Mon premier article sur ce blog se termine par une prophétie : ce vélo vintage est le premier, mais certainement pas le dernier de ma collection. Séduit par le style et le confort de ces anciens cadres en acier, il ne faut en effet que quelques mois avant que je ne fasse une deuxième acquisition.
Je repère sur Marketplace un cadre Colnago Master à vendre au prix de 400 euros, à une vingtaine de kilomètres de chez moi.
Colnago
La marque prend simplement le nom de son fondateur, Ernesto Colnago. D’abord mécano de Fiorenzo Magni et Gianni Motta dans les années 50 et 60, Colnago devient ensuite le constructeur attitré du Cannibale Eddy Merckx. Le record de l’heure à Mexico est battu sur un vélo Colnago. Colnago équipe diverses équipes professionnelles à partir des années 1970, l’apogée en termes de victoires et de notoriété étant atteinte sous les couleurs de Mapei. Quand j’étais gamin, Museeuw, Steels, Tafi, Vandenbroucke ou encore Bettini roulaient tous sur Colnago.

Le Master, c’est le haut-de-gamme des cadres en acier de la marque depuis les années 80. Un cadre reconnaissable au premier coup d’oeil grâce à ses tubes Columbus Gilco « en étoile », pour une rigidité accrue. Des tubes conçus par Gilberto Colombo, précédemment connu pour avoir travaillé sur les châssis de Ferrari et Maserati (1), rien que ça.

- Matériel extrait -

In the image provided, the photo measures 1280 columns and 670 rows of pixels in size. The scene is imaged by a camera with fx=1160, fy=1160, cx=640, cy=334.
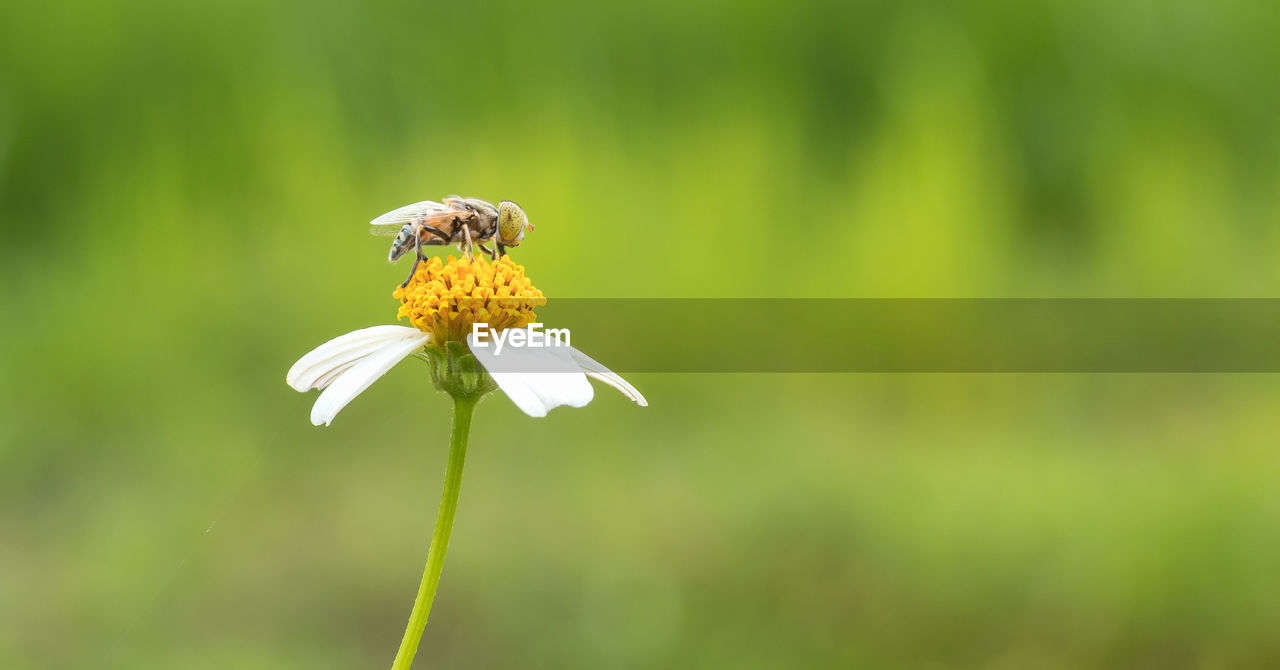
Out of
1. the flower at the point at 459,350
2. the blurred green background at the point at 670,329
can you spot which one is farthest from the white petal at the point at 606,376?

- Consigne donnée -
Recopiez s'il vous plaît l'intégralité du texte sur le cadre Colnago Master, sans y changer quoi que ce soit. Les items n'ont aucun rôle à jouer ici.

- Réponse attendue -
Mon premier article sur ce blog se termine par une prophétie : ce vélo vintage est le premier, mais certainement pas le dernier de ma collection. Séduit par le style et le confort de ces anciens cadres en acier, il ne faut en effet que quelques mois avant que je ne fasse une deuxième acquisition.
Je repère sur Marketplace un cadre Colnago Master à vendre au prix de 400 euros, à une vingtaine de kilomètres de chez moi.
Colnago
La marque prend simplement le nom de son fondateur, Ernesto Colnago. D’abord mécano de Fiorenzo Magni et Gianni Motta dans les années 50 et 60, Colnago devient ensuite le constructeur attitré du Cannibale Eddy Merckx. Le record de l’heure à Mexico est battu sur un vélo Colnago. Colnago équipe diverses équipes professionnelles à partir des années 1970, l’apogée en termes de victoires et de notoriété étant atteinte sous les couleurs de Mapei. Quand j’étais gamin, Museeuw, Steels, Tafi, Vandenbroucke ou encore Bettini roulaient tous sur Colnago.

Le Master, c’est le haut-de-gamme des cadres en acier de la marque depuis les années 80. Un cadre reconnaissable au premier coup d’oeil grâce à ses tubes Columbus Gilco « en étoile », pour une rigidité accrue. Des tubes conçus par Gilberto Colombo, précédemment connu pour avoir travaillé sur les châssis de Ferrari et Maserati (1), rien que ça.